Sabía que conducir sería una tortura, pero más tener esa angustia dentro. Cogimos la autovía. El sol ya no aturdía, como por la mañana, pero seguía impregnando el paisaje y se fundía con el polvo y la tierra roja preñada de olivares. Pasaban ante nosotros como hordas de soldados dispuestos a la batalla. Quietos, duros, fuertes, todo lo contrario que yo. Al verlos, me noté débil, minúsculo, insulso. Y me sentí tan solo como la tonta cigüeña que se había instalado en el poste del tendido eléctrico que dejamos a la derecha. Sin poder evitarlo, se me saltaron las lágrimas. Doña Emilia me dio un par de palmadas en el muslo. Al minuto, le estaba contando mis cuitas.
—Verá, doña Emilia, estoy ante un difícil dilema moral y no sé qué decisión debo tomar.
—Pues yo de moral poco sé. Deberías ir a la parroquia…
—No es ese tipo de moral. Es algo más… terreno. Usted ha visto al hombre, le ha oído y sabe de lo que es capaz. Creemos que ha matado a alguien. Su acción quedará impune si no hacemos algo al respecto…
—¿Y es eso lo que te preocupa, hacer algo al respecto?
—Sí. Porque lo que podría hacerle pagar por sus culpas no está dentro del procedimiento. Quiero decir que no es legal. No. Quiero decir que es una ilegalidad de las mayúsculas.
—¿Vas a matarle?
—¡No, mujer, qué barbaridad!
—Como has dicho mayúscula y él es un asesino…
—No. Salomé y Paco proponen poner pruebas falsas en su domicilio, para que así le juzguen por el asesinato.
—Coger a un mentiroso con una mentira, se trata de eso, ¿no?

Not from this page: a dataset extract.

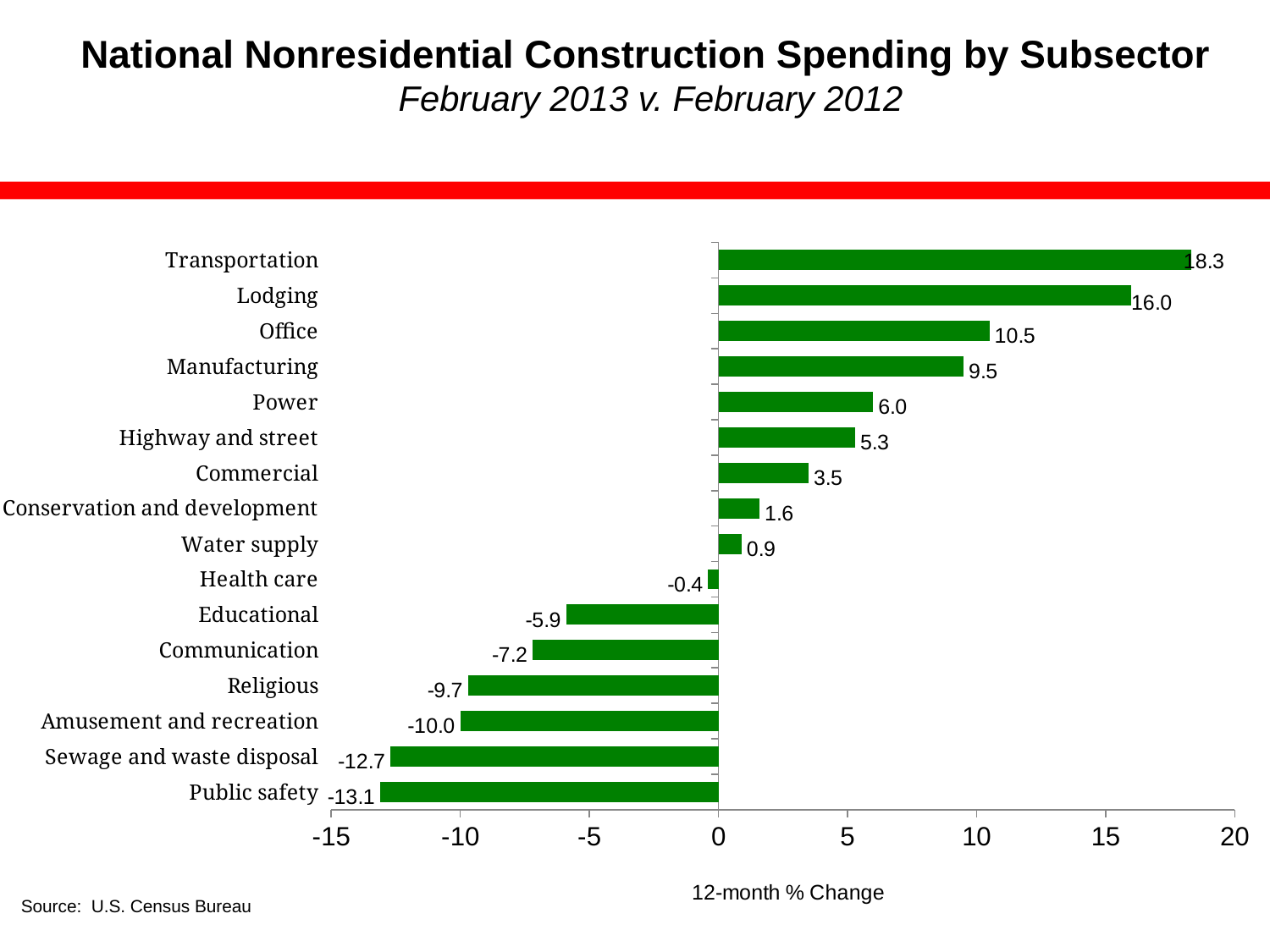
What is the 12-month % change for Transportation? 18.3 What kind of chart is shown on the slide? Bar chart What is the label of the horizontal axis? 12-month % Change What is the 12-month % change for Public safety? -13.1 What is the source cited for the chart data? U.S. Census Bureau What is the 12-month % change for Highway and street? 5.3 Which subsector has the highest 12-month % change? Transportation How many subsectors are shown in the chart? 16 Which subsector has the lowest 12-month % change? Public safety Which has a larger 12-month % change, Power or Commercial? Power Is the value for Manufacturing greater or less than 5? greater What is the difference between the 12-month % change for Lodging and for Office? 5.5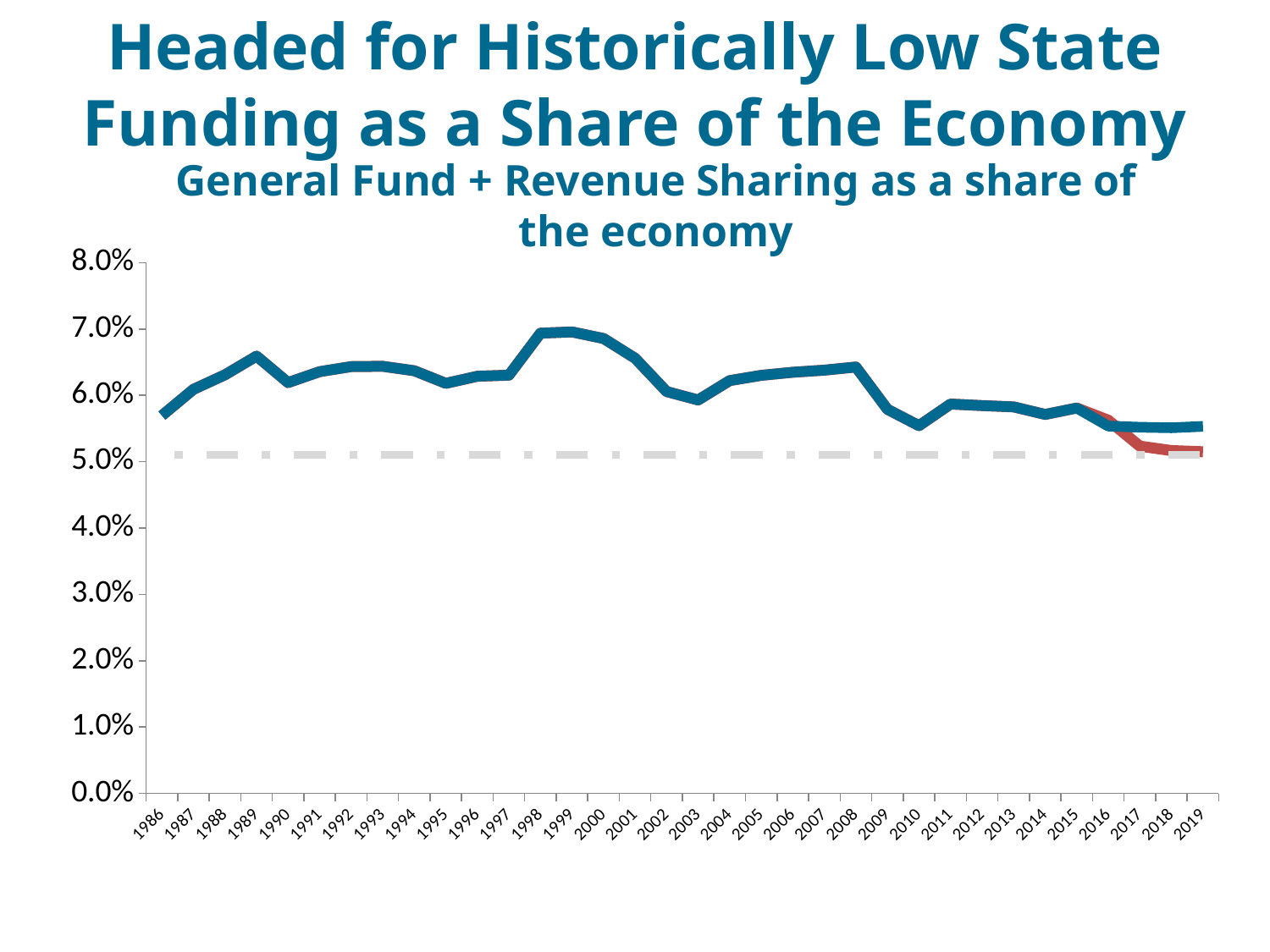
Do the values rise or fall from 2008 to 2010? fall Which year has the larger value, 2008 or 2009? 2008 Is the value for 1989 greater or less than 6.0%? greater Is the value for 2019 greater or less than 6.0%? less What kind of chart is shown on the slide? line chart Is the value for 2010 greater or less than 6.0%? less What is the subtitle of the chart? General Fund + Revenue Sharing as a share of the economy Which year has the larger value, 1999 or 2010? 1999 How many years are plotted along the x axis? 34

—Más o menos, sí. ¿Qué le parece a usted?
—Pues que podríamos parar en ese mirador. La vista parece magnífica.
Aquella mujer resultaba exasperante.
Me detuve, bajé muy despacio, tragándome el dolor, y luego la ayudé a bajar a ella, que tiene las rodillas artrósicas y anda fatal. Y luego, ambos cogidos del brazo, lentos como tortugas lentas, nos acercamos al mirador y contemplamos la belleza del paisaje. Pese a que no había llovido mucho durante el año, la montaña estaba verde, y el valle precioso.
—¿Me va a dar su opinión, doña Emilia?
—¡Ah, hijo, yo no soy más que una vieja ignorante! Pero sé que las mentiras siempre conducen a más mentiras y acaban fatal.
—Solo es una mentira.
—¡Eso es lo que dice siempre el mentiroso! Pero le pasa como a los fumadores cuando encienden un cigarrillo. Siempre cae alguno más. Y, como bien decías, es peligroso: antes se coge a un mentiroso que a un cojo. Si ese inspector se entera, os entierra.
—Entonces, ¿qué debería hacer?
—Nada. Dejar que se regodee en sus éxitos. La vida es muy larga. Seguro que le espera en la esquina.
—¿Y si mata a alguien más?
—Todos los días muere gente. Y, salvo que el muerto seas tú o alguien próximo a ti, eso no te compete. Así, por lo menos, podrás dormir en paz contigo mismo. No sabes lo importante que es eso. Dormir en paz… ¿Podemos irnos ya? Empiezan a dolerme las rodillas.
—¿Le importa si la dejo sola un instante, sentada en el coche? Voy a hacer una llamada.
Me sonrió como respuesta.
Llamé de inmediato a Paco.
—Paco…
—¿Me llamas desde casa?
—No, he salido a dar un paseo.
—Vale, entonces dime qué quieres.
—Verás, lo he pensado mejor. Creo que es una locura y que no debemos hacerlo bajo ningún concepto. Es más, me opongo a que lo hagáis en mi nombre. Si es necesario, reclamaré mi parte del dinero para impedirlo…
Escuché un suspiro al otro lado.
—Efrén, eres un cagado.
—Llámame como quieras, pero violar la ley para hacer cumplir la ley no tiene ningún sentido. No quiero convertirme en un delincuente. Hasta este momento, yo no he hecho nada malo…
—Lo siento, tío, es demasiado tarde. El plan ya está en marcha. Vuelve a casa. Diré a Salomé que vaya también allí. Os mantendré informados.
—¿Todo bien? —me preguntó doña Emilia cuando regresé al coche.
—Demasiado tarde.
—Bueno, a veces el destino tiene estas cosas. No te preocupes y conduce con cuidado.